My great-great-great-grandfather Abel Durough might have known. He was the son of an East Coast aristocrat and a commoner mistress. The story goes that Abel left home at age sixteen when he was unable to win his father’s affections, jumped a train bound for the West, and eventually landed in northern California during the height of the gold rush. He hooked up with a miner named Sam Cabot, who knew a lot more than Abel did about finding the mother lode, and who needed a pair of st
rong arms and a healthier set of lungs. Just days before Abel found a giant ribbon of gold, Sam Cabot suffered a heart attack and died. The claim went to Abel and so did the money. Lots of it.
Abel was only eighteen.
He bought land, a shipping company, and shares in a railroad. By the time he was thirty, he was one of the richest men in San Francisco, far wealthier than the man in Boston who fathered him but refused him his last name. Durough was the last name of the Boston washerwoman who did the rich mans laundry and gave birth to Abel out of wedlock. The rich man’s name was Fellowes.
Abel had long since moved his mother out to California when Fellowes fell upon hard times and came crawling on his knees to San Francisco, begging his illegitimate son to have pity on him. Abel, so the story goes, gave Fellowes what Fellowes had given him when he told Abel he would never amount to anything—five dollars and a tin of cheap tobacco—and sent him on his way.

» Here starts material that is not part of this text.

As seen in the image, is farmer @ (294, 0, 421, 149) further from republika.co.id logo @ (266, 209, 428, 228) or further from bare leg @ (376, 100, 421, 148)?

Fellowes walked back to the train station, opened the tin of tobacco, and found inside a nugget of gold the size of a walnut and a note from his son that read, Make something of yourself.
I’ve always thought that we Duroughs, who like to point to Abel Durough as a model of ingenuity and verve, forget his life made its monumental turn not by anything he did, but by being in the right place at the right time. All of Abel’s successes thereafter were made with money in his pocket. Money gave him the confidence to do what he did.
Confidence tends to minimize the magnitude of the choice.
When I asked my father about this the summer I turned fourteen, he told me there is nothing wrong with being in the right place at the right time, and that getting to that place involves the freedom to choose. And the responsibility to choose.
As I drove home to attend Uncle Loring’s party, Mercy hovering over me, I knew the freedom of choice was as dangerous as it was beautiful. I knew Mercy would soon be given the awful freedom of choosing her destiny. Confess or perish.